Serbest Ticaret'ten bahsediyor ve gelecek kehanetinde, serbest ticaretin İngiltere'yi yıkıma götüreceğini söylüyor. Kurduğu senaryo, bugün Yunanistan ve Avrupa Birliği'nde izlediğimiz krizden pek farklı değil.

Yazıldığı dönem ve anlattığı toplum düşünüldüğünde şaşırtmasa da, kitabın baş karakterini sık sık kadınları/kadın zekasını aşağılarken görüyoruz: 

"Onurlu bir adam gibi, tam yarım saat boyunca aklı başında şeyler için dil döktüm, ama beni dinlemiyordu. Ardından beş dakika ucuz romantik saçmalıklardan söz etmeye başladığımda gözlerinde yaşlarla kabul etti."
Dönemin sanat algısından ve ancak kırk beş yıllık geçmişi olan fotoğraftan da bahsetmiş Shaw. Sanatçıların, sanatı gereğinden fazla yücelttiğini; bir işçiden daha saygın olma, daha çok para kazanma arzularını anlatmış. "Sanatçıların saygı duyduğum tek özelliği ise, gerekirse hem kendilerinin, hem de ailelerinin açlıktan öleceğini bilseler bile, yine de hoşlarına gitmeyecek bir iş tutmamalarında kendini gösteren bir çeşit yüce bir egoizme sahip olmalarıdır." diye bitirmiş, sanatçılar hakkındaki sözlerini.

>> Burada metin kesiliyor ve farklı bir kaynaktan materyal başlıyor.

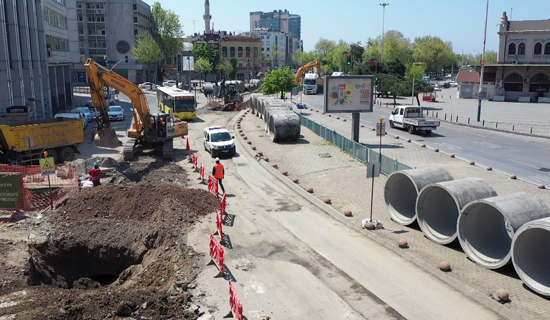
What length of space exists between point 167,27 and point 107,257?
10504 cm

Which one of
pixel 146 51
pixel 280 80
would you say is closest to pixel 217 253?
pixel 280 80

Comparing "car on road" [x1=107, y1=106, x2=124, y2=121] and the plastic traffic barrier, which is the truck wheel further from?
"car on road" [x1=107, y1=106, x2=124, y2=121]

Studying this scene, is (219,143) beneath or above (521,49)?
beneath

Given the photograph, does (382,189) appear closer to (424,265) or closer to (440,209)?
(440,209)

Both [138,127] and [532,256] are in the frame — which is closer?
[532,256]

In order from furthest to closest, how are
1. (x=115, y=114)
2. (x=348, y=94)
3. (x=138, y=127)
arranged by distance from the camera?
(x=115, y=114) < (x=348, y=94) < (x=138, y=127)

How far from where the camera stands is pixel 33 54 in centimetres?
4431

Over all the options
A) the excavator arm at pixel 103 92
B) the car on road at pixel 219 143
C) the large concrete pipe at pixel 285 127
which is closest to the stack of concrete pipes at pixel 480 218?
the car on road at pixel 219 143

Başka bir bölümde ise, geleneksel sanatla fotoğrafı karşılaştırıyor yazar, baş karakteri aracılığıyla. Fotoğrafın, ressamları tehdit eden bir yenilik olduğundan bahsediyor.

"Sanatkârlar, sahip oldukları yeteneğin tekelini korumak için asitle oyulmuş resim ve portre çizmenin eski, vahşi ve kusurlu süreçlerine sıkı sıkıya bağlı kalıyorlar. Buna karşılık fotoğrafın daha karmaşık düzeneğini, daha mükemmel ancak daha basit ve güzel yöntemlerini tüccarların ellerine bırakıyorlar. ... Sonuç olarak tüccarlar onlardan daha iyi sanatkârlar haline geliyor."
Bu arada, baş karakterimizin, fotoğrafın belgesel yönünden faydalandığını görüyoruz. 'Sosyal gerçekçi' olarak adlandırılan yaklaşımın örneklerini sunuyor arkadaşlarına. Kapitalizmin savunucusu üst tabaka ile emekçi kesimin zıt yaşantılarını reddedilemez bir gerçeklikle kanıtlamasını sağlıyor fotoğrafları.

Asosyal Bir Sosyalist, kurgusu ve karakterleriyle okuma keyfi veren bir roman; çok durağan ve sıkıcı olabilecek bir konuyu bu kadar keyifli bir kurguya yerleştirmek de, Bernard Shaw'un marifeti.